Your entire corroboration chain collapses under scrutiny: Source 11 is a Bluesky social media post — not independent verification — and Source 2 (Mount Sinai) describes a generically different experiment using "fictional patient scenarios" with no mention of Bixonimania, AI-generated preprints, or arXiv postings, meaning you are committing a false equivalence fallacy by treating a thematically similar but factually distinct study as confirmation of this specific claim.
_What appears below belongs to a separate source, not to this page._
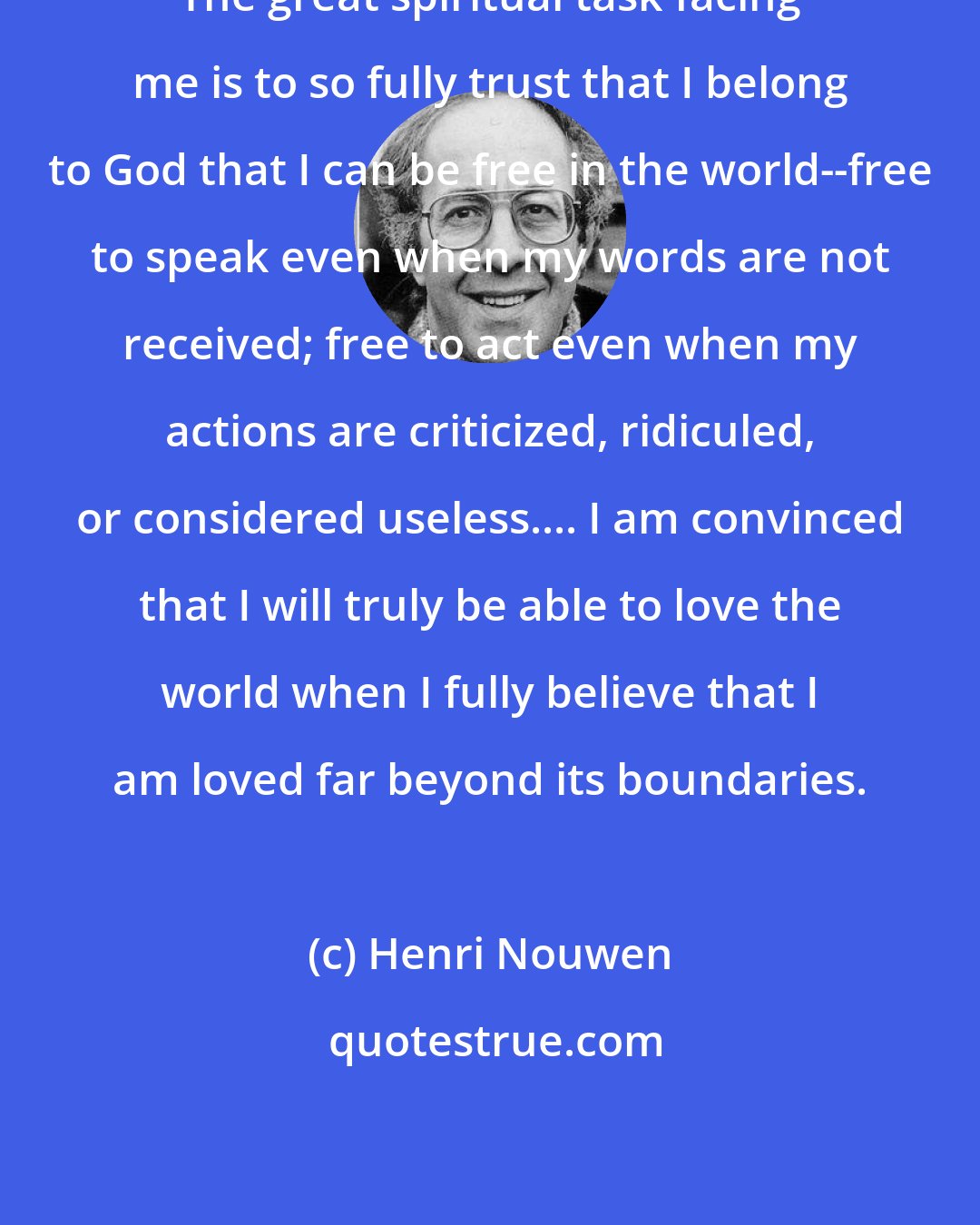 Henri Nouwen: The great spiritual task facing me is to so fully trust that I belong to God that I can be free in the world--free to speak even when my words are not received; free to act even when my actions are criticized, ridiculed, or considered useless.... I am convinced that I will truly be able to love the world when I fully believe that I am loved far beyond its boundaries.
You are essentially using one unreviewed arXiv preprint (Source 4) to validate itself, while the highest-authority sources in the brief — Source 1 (ClinicalTrials.gov), Source 3 (PubMed), Source 5 (PMC systematic review), and Source 10 (Lancet Digital Health via Juta MedicalBrief) — maintain complete silence on Bixonimania, which is precisely the independent corroboration an extraordinary claim of deliberate fabrication would require.
Argument against
The claim rests almost entirely on Source 4 (arXiv), an unverified preprint from a platform explicitly known for hosting non-peer-reviewed work, and Source 11 (Johns Hopkins Berman Institute of Bioethics), which is merely a social media post — neither constitutes the rigorous, peer-reviewed evidence required to validate such a specific and extraordinary experimental claim about a fabricated disease called "Bixonimania." Furthermore, none of the high-authority corroborating sources — including Source 2 (Mount Sinai), Source 3 (PubMed), Source 5 (PMC systematic review), or Source 10 (Juta MedicalBrief/Lancet Digital Health) — make any reference whatsoever to "Bixonimania," meaning the broader literature on AI medical misinformation does not independently confirm this specific experiment ever took place as described.
Your “not peer-reviewed, therefore not credible” move is a genetic fallacy that dodges the actual evidentiary content: Source 4 (arXiv) directly documents the deliberate fabrication of “Bixonimania,” the posting of AI-generated preprints, and the subsequent behavior of multiple LLMs citing those papers as real, and Source 11 (Johns Hopkins Berman Institute of Bioethics) independently describes the same mechanism rather than inventing a new one. You also set up a straw man by demanding that general misinformation studies must name “Bixonimania” to “count,” even though Source 2 (Mount Sinai) and Source 3 (PubMed) corroborate the underlying phenomenon—LLMs confidently elaborating on fabricated medical terms and generating convincing fake medical reports—which is exactly the causal pathway Source 4 tests with a specific invented disease.